Monday, March 9, 2009

Nationwide Foreclosures Are Clustered Into a Few Counties


With the national credit crisis in full swing, it is interesting to note that the wave of housing foreclosures which set the economic downturn in motion occurred in a relatively small geographical percentage of the country. Recent data released by RealtyTrac shows that foreclosures in just 35 counties accounted for 1.5 million foreclosure actions... more than half of the country's housing defaults. Clark County in Nevada, which encompasses the Las Vegas valley and environs, led the list.

How could isolated, regional events trigger a national economic downturn? Most of the nation's major banks and other lending institutions were invested heavily in, or owned subsidiaries that serviced the hard hit areas like Nevada, California, Arizona, and Florida.

The geographical clustering of the nation's foreclosures could have an impact on the recent Financial Stability plan introduced by the Obama administration as well.
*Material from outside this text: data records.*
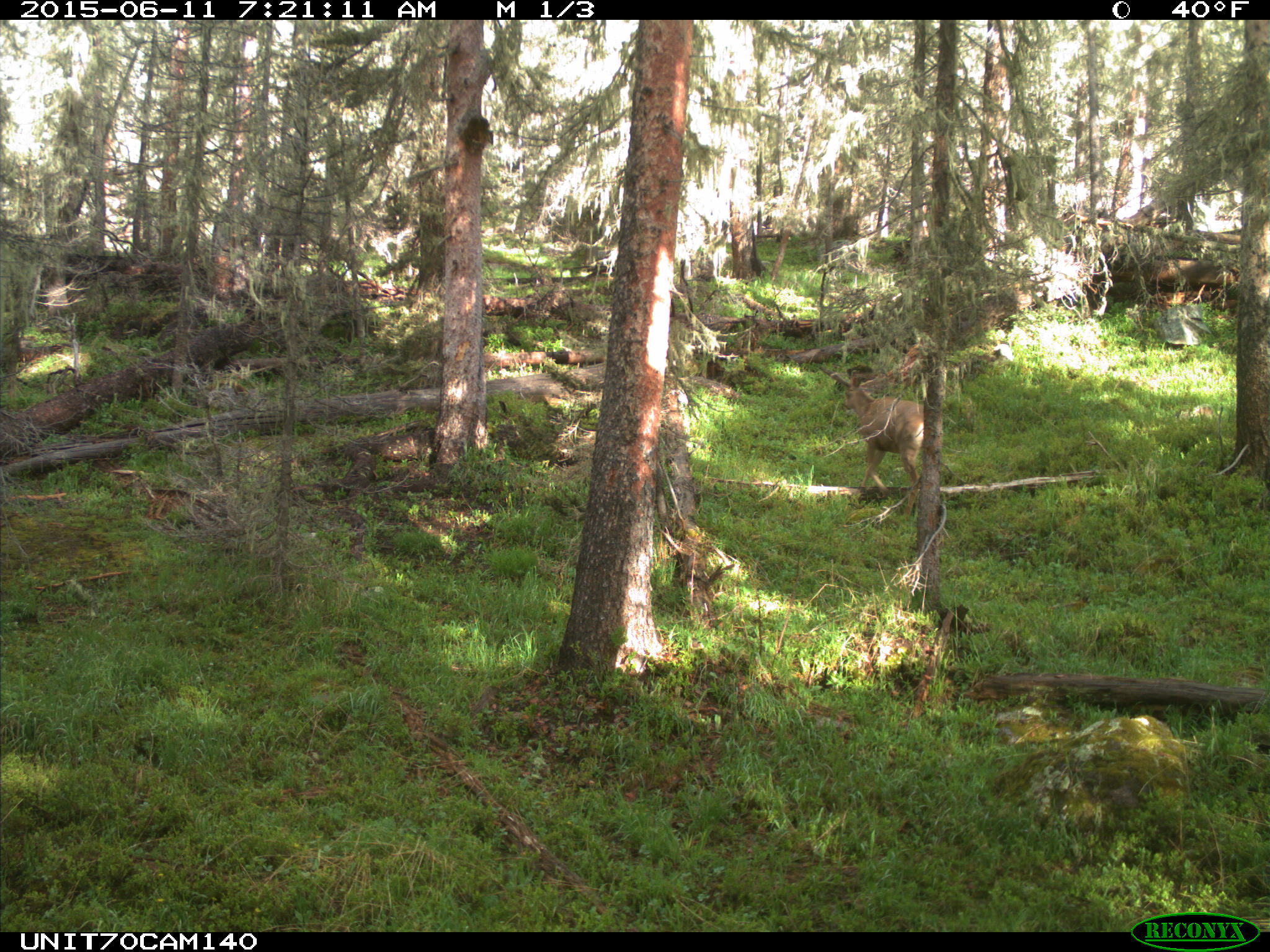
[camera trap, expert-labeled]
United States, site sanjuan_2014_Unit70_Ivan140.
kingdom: Animalia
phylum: Chordata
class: Mammalia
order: Artiodactyla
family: Cervidae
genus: Odocoileus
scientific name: Odocoileus hemionus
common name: mule deer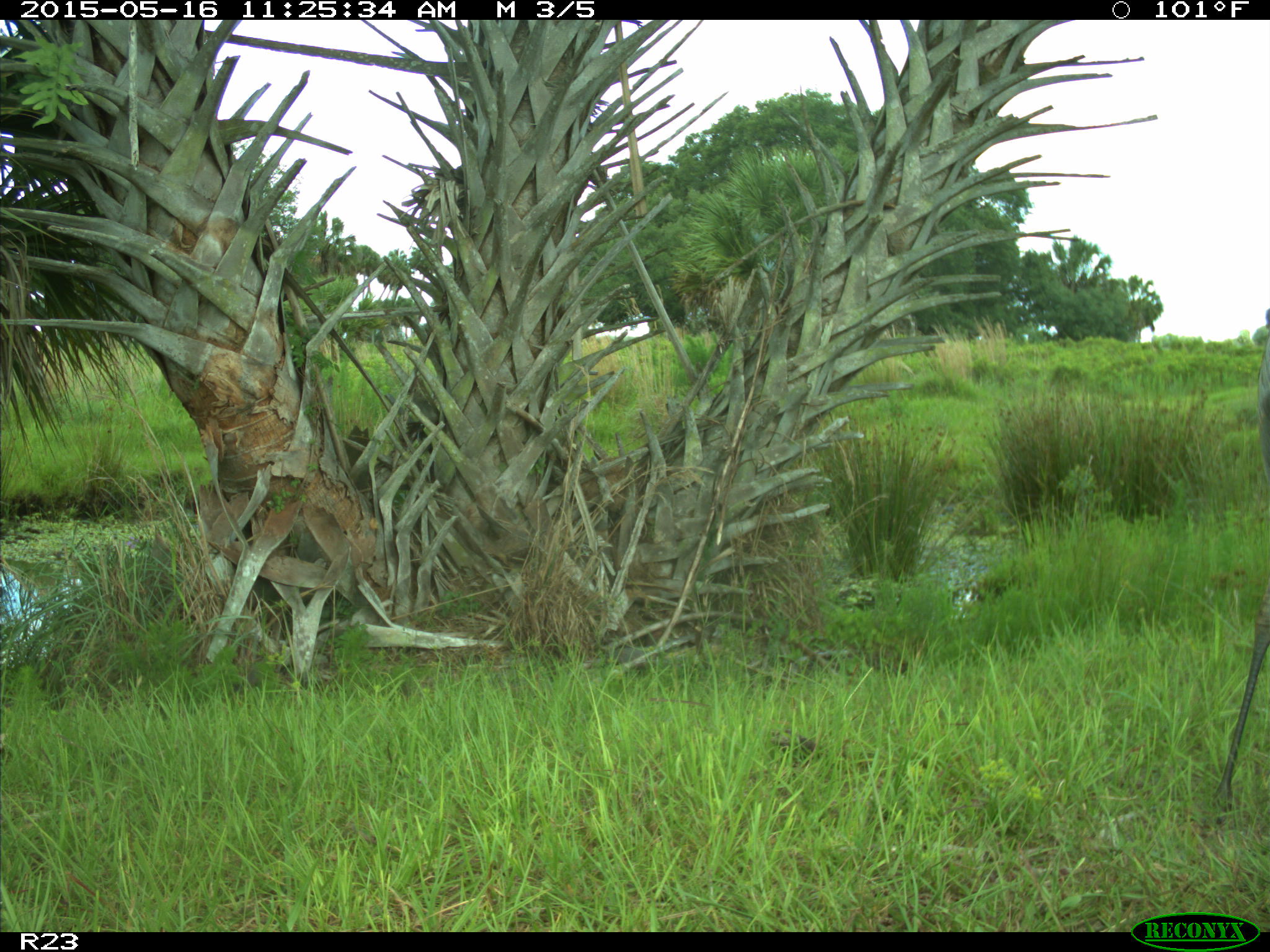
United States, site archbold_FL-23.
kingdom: Animalia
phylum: Chordata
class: Mammalia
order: Artiodactyla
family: Bovidae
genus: Bos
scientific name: Bos taurus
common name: domestic cow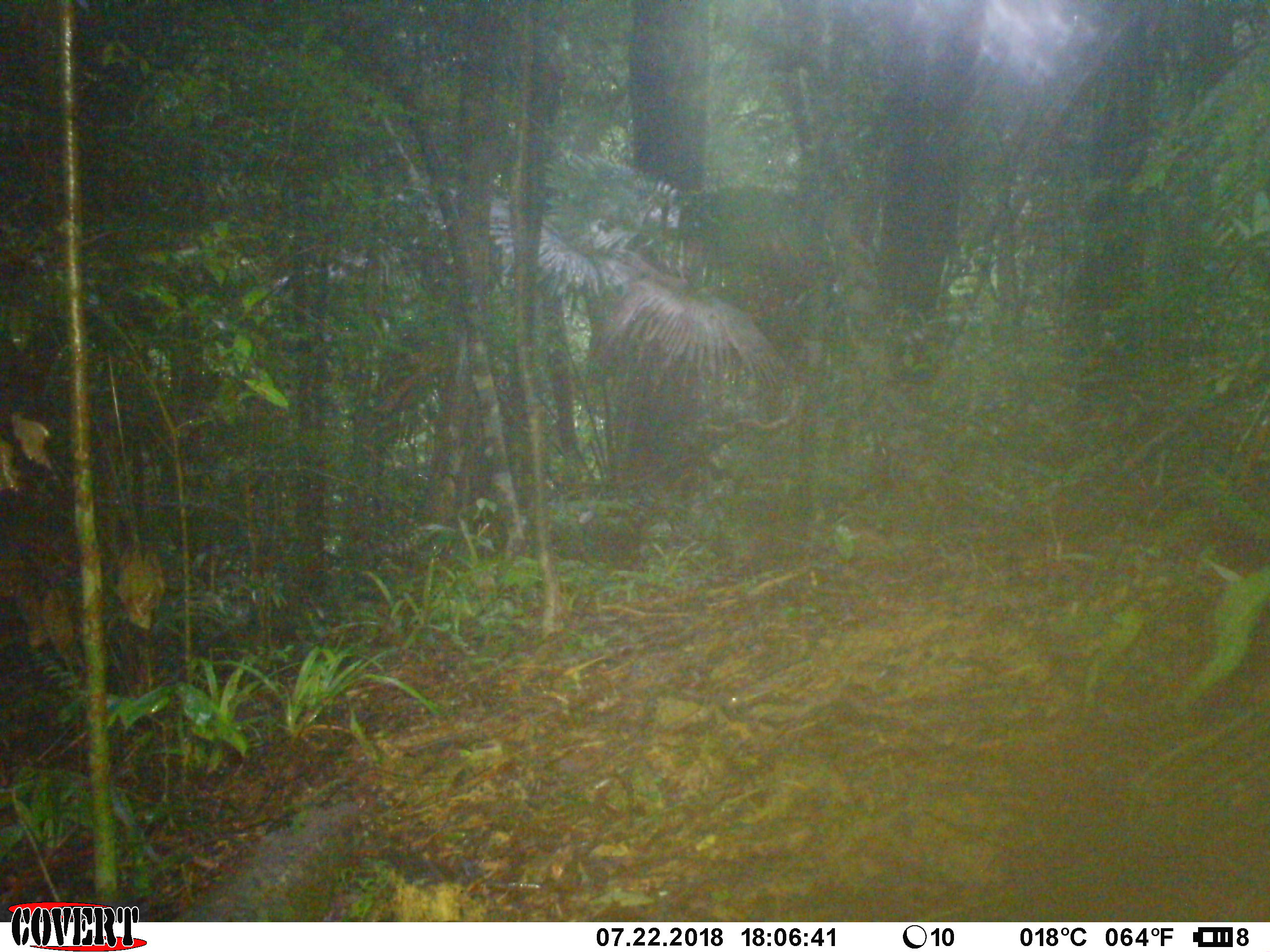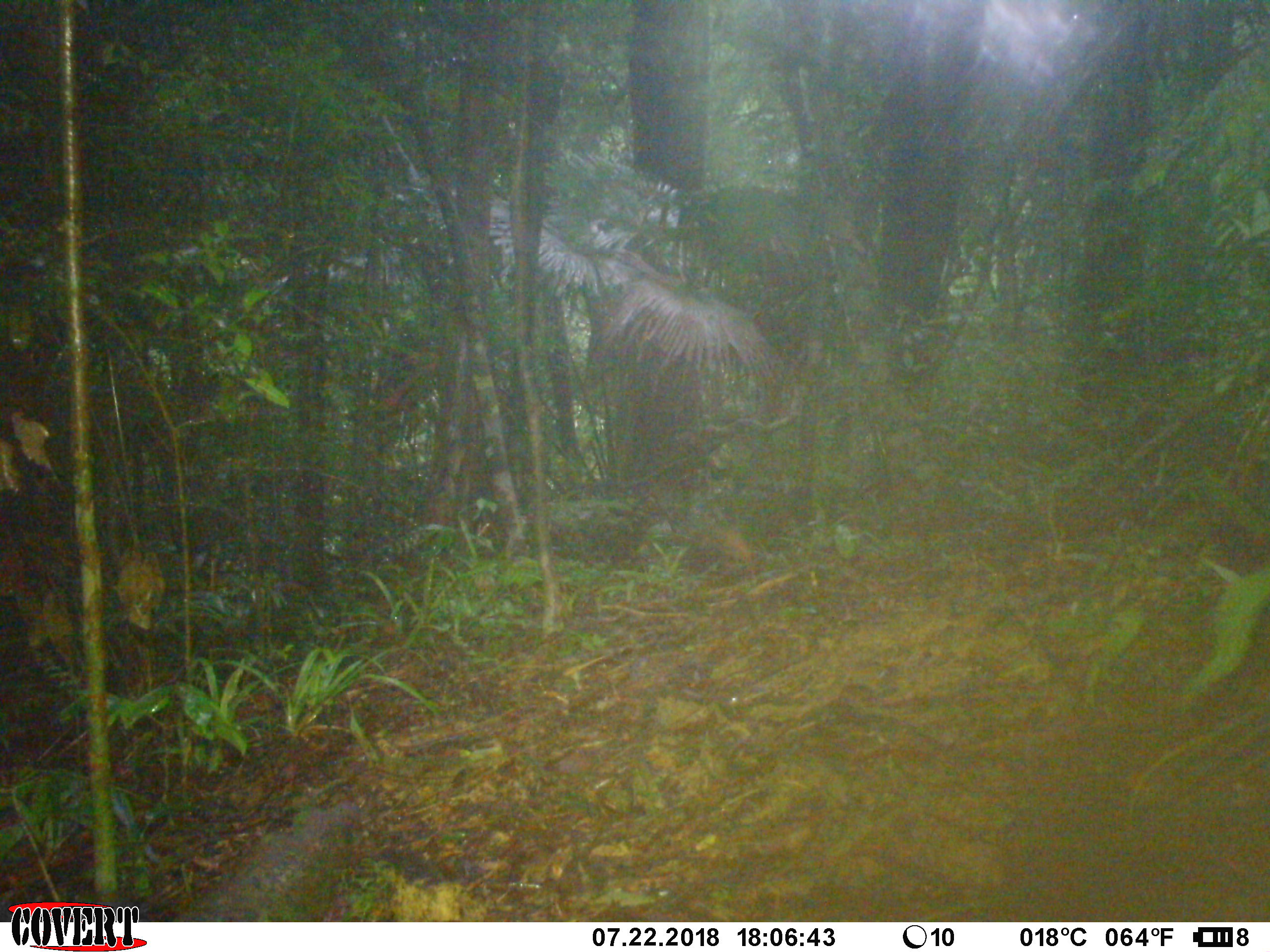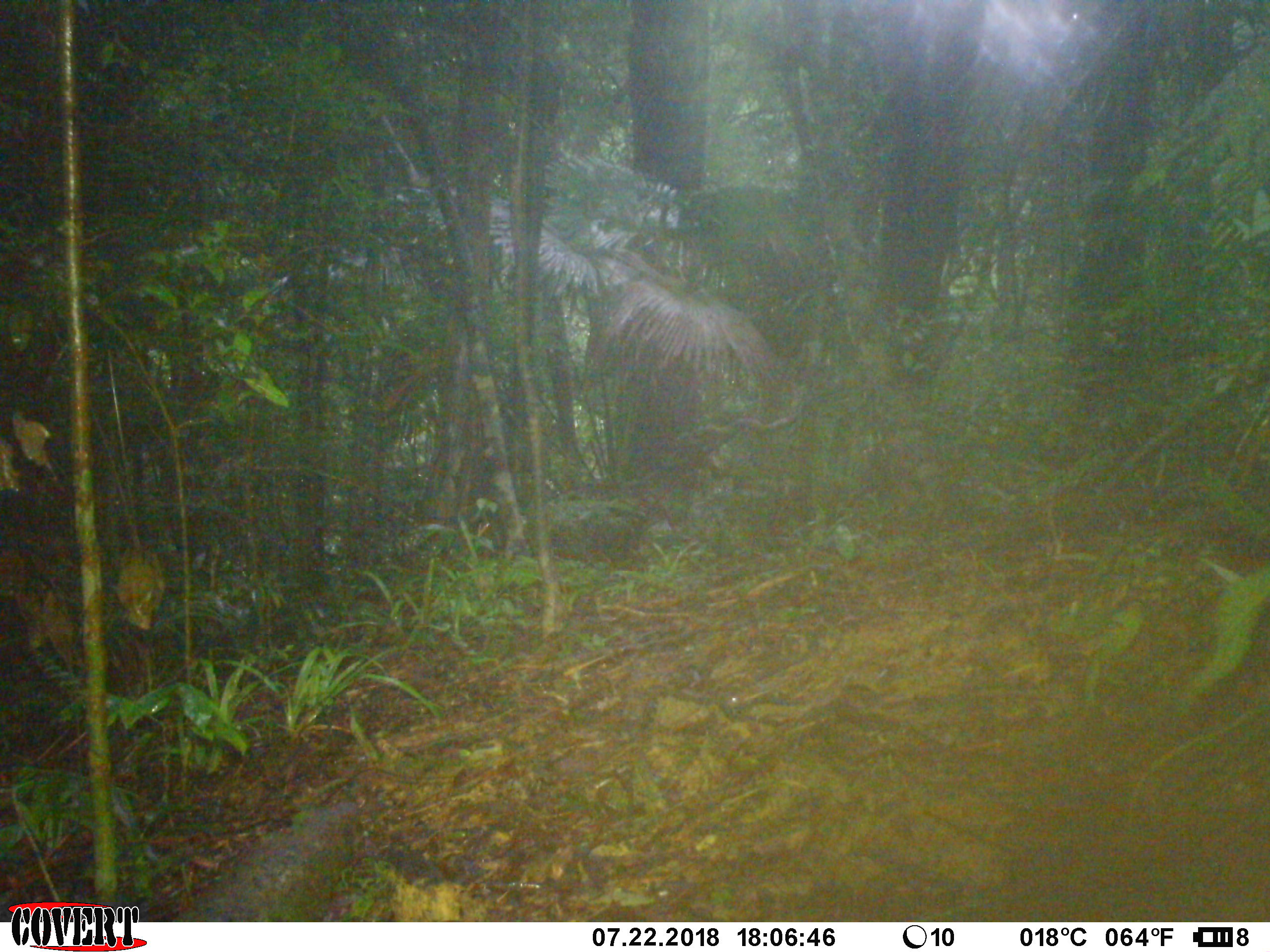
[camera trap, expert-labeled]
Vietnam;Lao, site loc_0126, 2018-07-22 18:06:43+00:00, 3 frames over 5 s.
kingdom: Animalia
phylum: Chordata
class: Mammalia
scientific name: Mammalia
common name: mammal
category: unidentified small mammal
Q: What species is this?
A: Unidentified small mammal (mammal) (Mammalia).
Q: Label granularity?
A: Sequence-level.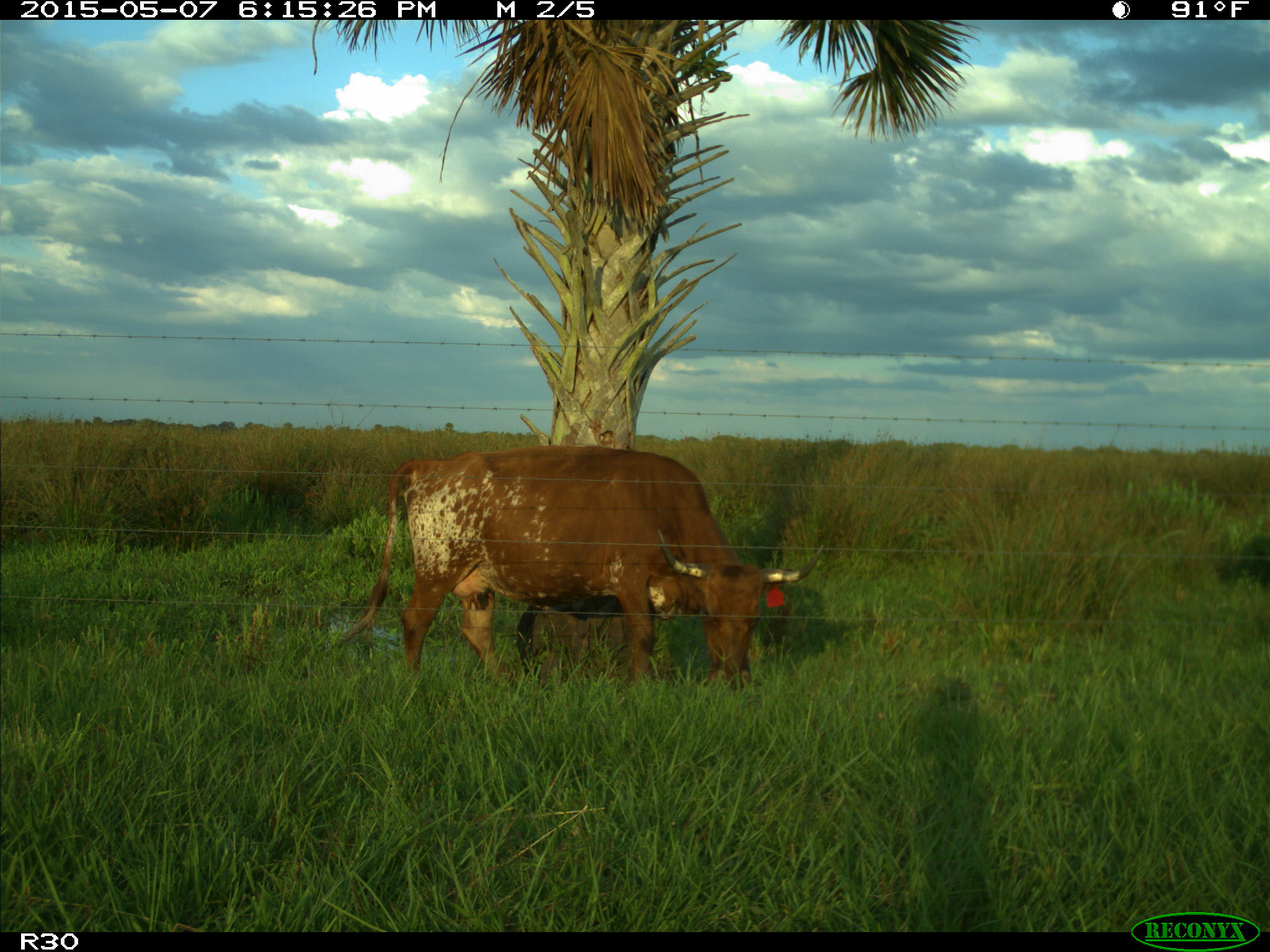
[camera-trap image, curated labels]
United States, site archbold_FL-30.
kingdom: Animalia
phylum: Chordata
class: Mammalia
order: Artiodactyla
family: Bovidae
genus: Bos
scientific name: Bos taurus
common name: domestic cow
Bos taurus (domestic cow).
For starters, the plan may face political challenges because it provides so much money...$75 billion...to help relatively few Americans. In addition, because of its many restrictions the plan may not be able to help the homeowners from distressed areas who need the help most. In order to refinance a loan under the proposed Financial Stability plan, a homeowner must owe less than 105% of the home's current market value. In many of the 35 counties that represent the bulk of the nation's foreclosure wave, home prices have dropped so dramatically that most homeowners won't qualify.